- _Consignas_:
a) Según el texto sobre las políticas de la diversidad, ¿qué permitió pensar la naturalización civilizatoria del poder escolar?
b) Prosigue el texto sobre las políticas de la diversidad desde el punto en que se detiene.

- _Texto proporcionado_:
● ● ● ● ● ● ●

Presidencia de la Nación

La Muerte con Sangre entra


Por Alejandro Grimson

El texto que aquí se comparte fue publicado originalmente en Alejandro Grimson Y Karina Bidaseca (Coords.) “Hegemonía cultural y políticas de la diferencia”. Colección Grupos de trabajo. CLACSO. 278 páginas. 2013: p.65 – 77. Se reproduce parcialmente con la autorización del autor, ya que consideramos que su vigencia sigue intacta y sus aportes a la reflexión sobre las temáticas del Dossier son muy importantes.

Descargá y leé el primer número completo: ¿No hay racismo en Argentina?

Las políticas de la diversidad, tan bonitas y tan aguardadas por todos, presuponen políticas de tipificación de personas y poblaciones. Un elemento crucial es constituir la imaginación de las diferencias culturales como biodiversidades. Esto es, amputar la historicidad y el poder de la cuestión de la diferencia. En cambio, reconstruir analíticamente mecanismos de la maquinaria de las categorizaciones es condición para desestabilizarlas.

La naturalización civilizatoria del poder escolar permitió pensar que la letra con sangre entra. Y actuar en consecuencia. Hoy podemos constatar que esas tipificaciones, ya massmediatizadas, permiten que ingrese la muerte al universo de lo natural. En particular, el supuestamente inaceptable asesinato político, puede ingresar al terreno de lo tolerable e, incluso, de los celebrable, a través de esos procesos de categorización. Por otra parte, las fronteras entre tipos de personas jerárquicamente definidas como relevantes o prescindibles plantean la existencia de muertes inclasificables o que requieren ser analizadas en la propia frontera de distintas tipologías.

“Pieles rojas” es una expresión extraña. ¿Por qué no hay pieles blancas? Sabemos que realmente no hay seres negros o amarillos. La humana fábrica de colores ha sido muy imaginativa. Pero ¿por qué sólo en aquellos indios se hablaba de la piel?

● ● ● ● ● ● ●

- _Datos disponibles_:
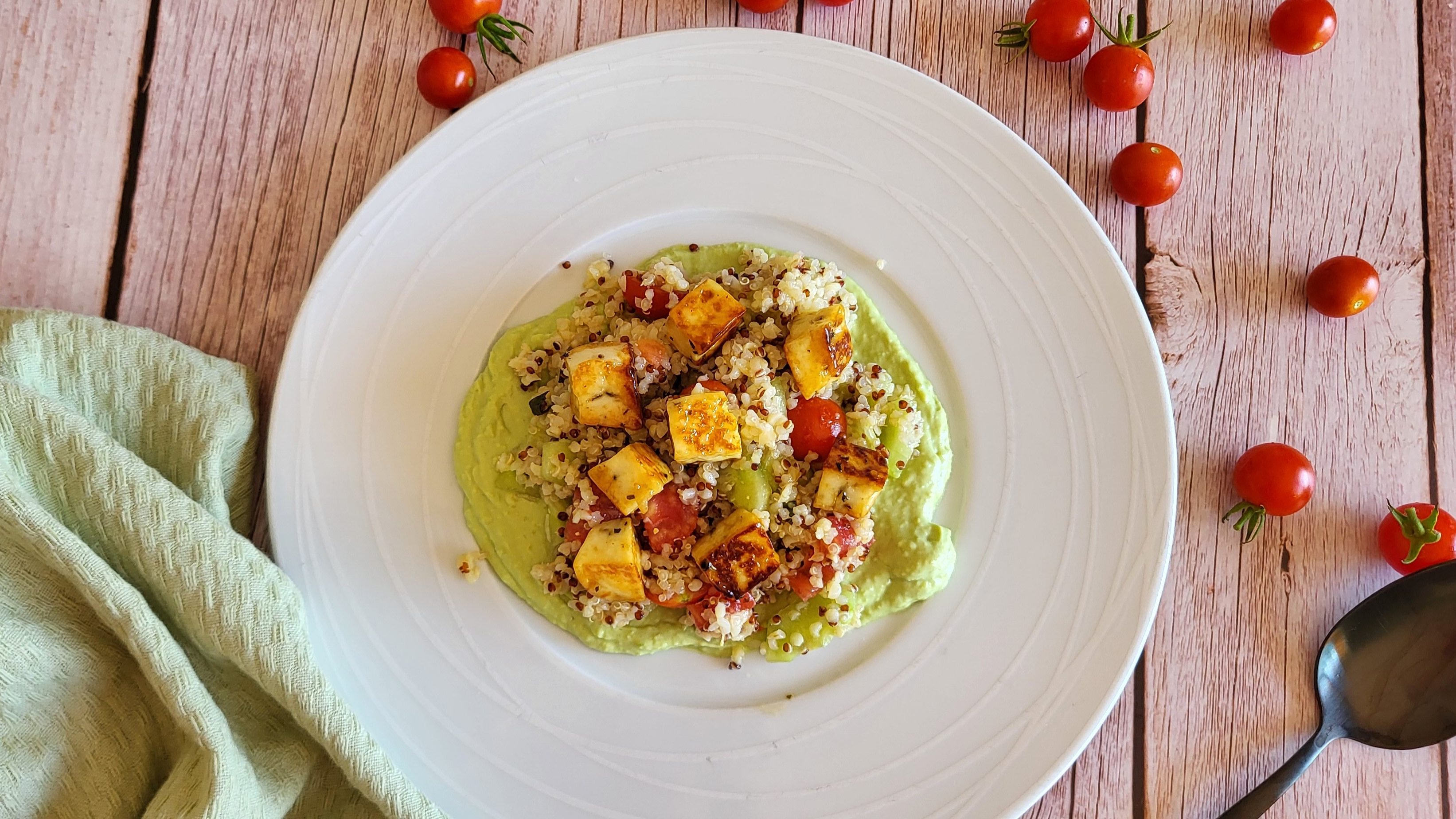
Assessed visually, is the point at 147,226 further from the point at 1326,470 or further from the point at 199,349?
the point at 1326,470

● ● ● ● ● ● ●

- _Respuestas esperadas_:
a) Permitió pensar que la letra con sangre entra.

b)
Hace muchos años, un cacique indígena fue a Brasilia a negociar la entrega de tierras. Tuvo que pasar la noche a la intemperie y un grupo de jóvenes que regresaba de una fiesta le arrojó combustible y lo quemó vivo. Cuando fueron apresados, los jóvenes intentaron justificarse: “creímos que era un mendigo”. Es decir, dijeron que habían realizado el acto criminal por desconocer que se trataba de un indígena y de un cacique. En Brasil, la sangre indígena es parte central del imaginario nacional. Ellos no hubieran quemado a un ancestro.

También lo es, claro está, la sangre mulata, mezclada, la que encarna la mitología –por otra parte, muy cierta– de las relaciones intensas, carnales, en las fazendas entre la casa grande y la senzala. Mulato es otro término sorprendente: vuelve a postular la pretensión descriptiva sobre un contenido sanguíneo determinado, cuando es una categorización cultural de un hecho ambiguo.

Imaginemos un país repleto de mulatos donde no existe el término mulato. Ese país existe hace más de dos siglos: se lo llama Estados Unidos de América. En el siglo XIX hubo numerosos casos judiciales vinculados a la sangre: el hijo del dueño de esclavos con una esclava, ¿merece heredar las propiedades de su progenitor? La respuesta fue clara y contundente: de ninguna manera, puesto que al tener “una sola gota de sangre negra” la persona es necesariamente negra. La “gota de sangre” es una expresión vigente hoy en Estados Unidos y puede verse en que ellos consideran que tienen un presidente negro, aunque para los brasileños sería sin dudas un mulato. Pero allá no hay mulatos, así que no podría serlo.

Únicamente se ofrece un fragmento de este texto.